La medicina china, una «Eco-medicina»
Impregnada de daoísmo y budismo, la medicina tradicional china ve al ser humano como un sistema que vive al ritmo del universo que lo rodea. Su vida se ajusta a las cuatro estaciones; es el reflejo y el juego de los mecanismos de la naturaleza a la cual pertenece y no puede sustraerse.
la tradición médica china enseña que “la vida no nos pertenece, somos nosotros quienes le pertenecemos”
Mientras tendemos a considerar que nuestra vida nos pertenece, la tradición médica china enseña que “la vida no nos pertenece, somos nosotros quienes le pertenecemos”. Alimentado por los cinco climas del Cielo y los cinco sabores de la Tierra, el hombre forma parte íntegramente de la naturaleza. No sólo le pertenece, sino que le corresponde. Sin equívoco a este respecto, el libro Huang Di Nei Ping (libro medicinal del Emperador Amarillo) dice que “El hombre se parece al Cielo y a la Tierra”.
La medicina tradicional china suele presentar al ser humano como un ecosistema en miniatura. Subraya la semejanza que presenta su organismo con el de la naturaleza: protuberancias óseas como relieves montañosos, sistema piloso como bosques, sistema venoso como ríos. O aún las emociones se presentan como climas: la alegría, comparable al buen tiempo; la tristeza, a la lluvia, etc.

Entradas de datos recopiladas
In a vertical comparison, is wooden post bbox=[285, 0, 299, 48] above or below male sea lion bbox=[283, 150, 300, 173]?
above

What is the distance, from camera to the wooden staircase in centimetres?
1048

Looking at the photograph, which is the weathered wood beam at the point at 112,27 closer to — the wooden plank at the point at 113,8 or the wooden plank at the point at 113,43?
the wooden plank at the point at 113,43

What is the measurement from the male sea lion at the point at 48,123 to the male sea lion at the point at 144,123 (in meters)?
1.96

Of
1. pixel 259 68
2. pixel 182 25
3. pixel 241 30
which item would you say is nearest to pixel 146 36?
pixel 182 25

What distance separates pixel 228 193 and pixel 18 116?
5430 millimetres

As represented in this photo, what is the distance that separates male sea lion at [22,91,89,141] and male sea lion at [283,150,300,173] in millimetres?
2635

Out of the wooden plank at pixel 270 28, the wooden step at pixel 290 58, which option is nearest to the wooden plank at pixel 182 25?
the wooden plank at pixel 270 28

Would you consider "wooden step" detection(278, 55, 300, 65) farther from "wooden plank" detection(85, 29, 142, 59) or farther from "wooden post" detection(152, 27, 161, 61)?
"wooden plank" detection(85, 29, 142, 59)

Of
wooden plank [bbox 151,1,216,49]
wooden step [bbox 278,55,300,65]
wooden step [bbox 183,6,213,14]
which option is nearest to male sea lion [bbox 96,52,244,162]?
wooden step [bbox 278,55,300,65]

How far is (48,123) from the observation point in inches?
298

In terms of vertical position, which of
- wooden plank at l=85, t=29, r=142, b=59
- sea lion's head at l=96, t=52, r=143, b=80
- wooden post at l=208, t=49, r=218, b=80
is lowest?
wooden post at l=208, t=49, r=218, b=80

# Tarea asignada A
Cita textualmente el fragmento del texto sobre la medicina china que comienza en "La medicina china, una" y termina en "no puede sustraerse.".
# Tarea asignada B
Según el texto sobre la medicina china, ¿qué libro afirma que "El hombre se parece al Cielo y a la Tierra"?
# Tarea asignada C
Prosigue el texto sobre la medicina china a partir de su última oración.

# Resultado del ejercicio A
La medicina china, una «Eco-medicina»
Impregnada de daoísmo y budismo, la medicina tradicional china ve al ser humano como un sistema que vive al ritmo del universo que lo rodea. Su vida se ajusta a las cuatro estaciones; es el reflejo y el juego de los mecanismos de la naturaleza a la cual pertenece y no puede sustraerse.

# Resultado del ejercicio B
El Huang Di Nei Ping, libro medicinal del Emperador Amarillo.

# Resultado del ejercicio C
En esta visión, la noción del cuadro clínico toma un sentido profundo en la medicina tradicional china. Algunos ven en aquellas analogías una dimensión poética, sin vínculos verdaderos con la ciencia o con la medicina. Pero, si se observa un poco más de cerca, no es menos verdad que somos ante todo criaturas suspendidas entre el Cielo y la Tierra, a la que debemos en cada segundo nuestra respiración y nuestra sangre.
Al igual que un niño se parece a sus padres, es lógico que el producto del polvo que somos tenga alguna semejanza con su madre natural. Entonces, no es solo poesía, sino un básico sentido común en la visión tradicional china del ser humano.
La medicina tradicional china suele presentar al ser humano como un ecosistema en miniatura
Este postulado es común a otras numerosas etno-medicinas, particularmente la de los Amerindios, que consideran que el hombre forma parte de la Tierra de manera total, como la Tierra forma parte del hombre. Si los hombres están en la imagen de la naturaleza y se alimentan de ella, es porque la naturaleza también es un ser vivo.
Un ser con su calor interno, sus sustancias minerales, sus corrientes electromagnéticas, sus líquidos y sus gases orgánicos. Un ser que, como nosotros, transpira, tirita y conoce fases eruptivas. Nuestra vida se alimenta de su vida, nuestra respiración de su soplo, nuestra sangre de su sangre. Vivimos sobre la Tierra como un niño vive prendido al seno de su madre, en interdependencia total con ella.
Cuando se mira la vida desde este punto de vista –el de nuestra madre portadora–, diversas cuestiones toman un nuevo sentido, como por ejemplo la medicina en relación con el medioambiente. ¿Es posible ocuparse de un feto sin ocuparse también de su madre? ¿Cómo ayudar al primero sin perjudicar al segundo? ¿Cómo asistir a los hombres en el respeto a la naturaleza que les dio vida y los volverá a acoger?
Si somos hijos de la Tierra y hermanos de otros seres vivos, ¿podemos declararnos a favor de masacrar los últimos tigres para aliviar algún reumatismo? ¿Podemos aceptar que una industria envenene todo un río so pretexto de fabricar una medicina? ¿O sustituir la naturaleza en su selección natural a riesgo de crear enfermedades nuevas y terribles?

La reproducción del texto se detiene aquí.